**Aim of the exercise**
Could you rewrite the lines below with every "small stone block" changed to "loose stone block" and everything else left unchanged?

**Dataset entries**
==========

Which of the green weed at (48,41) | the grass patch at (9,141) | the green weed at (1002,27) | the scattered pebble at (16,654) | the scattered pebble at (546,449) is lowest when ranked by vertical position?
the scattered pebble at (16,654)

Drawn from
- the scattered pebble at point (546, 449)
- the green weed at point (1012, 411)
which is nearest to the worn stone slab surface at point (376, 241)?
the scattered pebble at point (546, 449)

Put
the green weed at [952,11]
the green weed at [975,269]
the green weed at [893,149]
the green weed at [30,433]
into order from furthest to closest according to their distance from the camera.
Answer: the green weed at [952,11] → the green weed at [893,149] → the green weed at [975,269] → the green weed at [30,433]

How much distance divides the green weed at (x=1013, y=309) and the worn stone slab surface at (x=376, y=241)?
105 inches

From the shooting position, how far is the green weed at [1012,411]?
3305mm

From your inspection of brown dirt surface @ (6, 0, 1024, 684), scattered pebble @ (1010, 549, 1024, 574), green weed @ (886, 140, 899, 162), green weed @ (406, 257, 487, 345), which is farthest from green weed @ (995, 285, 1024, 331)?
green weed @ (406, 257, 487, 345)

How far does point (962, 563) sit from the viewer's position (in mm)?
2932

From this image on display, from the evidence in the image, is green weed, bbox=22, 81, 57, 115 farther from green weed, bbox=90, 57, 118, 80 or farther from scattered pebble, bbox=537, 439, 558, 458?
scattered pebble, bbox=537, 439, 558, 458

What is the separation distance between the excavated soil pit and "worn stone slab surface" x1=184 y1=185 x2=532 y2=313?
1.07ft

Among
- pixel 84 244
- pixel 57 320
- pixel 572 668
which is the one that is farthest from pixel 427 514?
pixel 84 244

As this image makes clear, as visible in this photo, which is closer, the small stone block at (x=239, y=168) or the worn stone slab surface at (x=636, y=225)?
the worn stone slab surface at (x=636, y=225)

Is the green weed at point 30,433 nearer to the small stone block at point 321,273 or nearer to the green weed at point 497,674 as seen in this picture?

==========

**Solution to this problem**
Which of the green weed at (48,41) | the grass patch at (9,141) | the green weed at (1002,27) | the scattered pebble at (16,654) | the scattered pebble at (546,449) is lowest when ranked by vertical position?
the scattered pebble at (16,654)

Drawn from
- the scattered pebble at point (546, 449)
- the green weed at point (1012, 411)
which is nearest to the worn stone slab surface at point (376, 241)?
the scattered pebble at point (546, 449)

Put
the green weed at [952,11]
the green weed at [975,269]
the green weed at [893,149]
the green weed at [30,433]
into order from furthest to closest according to their distance from the camera.
Answer: the green weed at [952,11] → the green weed at [893,149] → the green weed at [975,269] → the green weed at [30,433]

How much distance divides the green weed at (x=1013, y=309) and the worn stone slab surface at (x=376, y=241)?
105 inches

From the shooting position, how far is the green weed at [1012,411]?
3305mm

From your inspection of brown dirt surface @ (6, 0, 1024, 684), scattered pebble @ (1010, 549, 1024, 574), green weed @ (886, 140, 899, 162), green weed @ (406, 257, 487, 345), which is farthest from green weed @ (995, 285, 1024, 331)?
green weed @ (406, 257, 487, 345)

How far does point (962, 563) sit from the viewer's position (in mm)?
2932

From this image on display, from the evidence in the image, is green weed, bbox=22, 81, 57, 115 farther from green weed, bbox=90, 57, 118, 80 or farther from scattered pebble, bbox=537, 439, 558, 458?
scattered pebble, bbox=537, 439, 558, 458

What is the separation distance between the excavated soil pit and "worn stone slab surface" x1=184 y1=185 x2=532 y2=313?
1.07ft

Among
- pixel 84 244
- pixel 57 320
- pixel 572 668
which is the one that is farthest from pixel 427 514?
pixel 84 244

As this image makes clear, as visible in this photo, which is closer, the loose stone block at (x=239, y=168) or the worn stone slab surface at (x=636, y=225)?
the worn stone slab surface at (x=636, y=225)

Is the green weed at point 30,433 nearer to the loose stone block at point 321,273 or nearer to the green weed at point 497,674 as seen in this picture?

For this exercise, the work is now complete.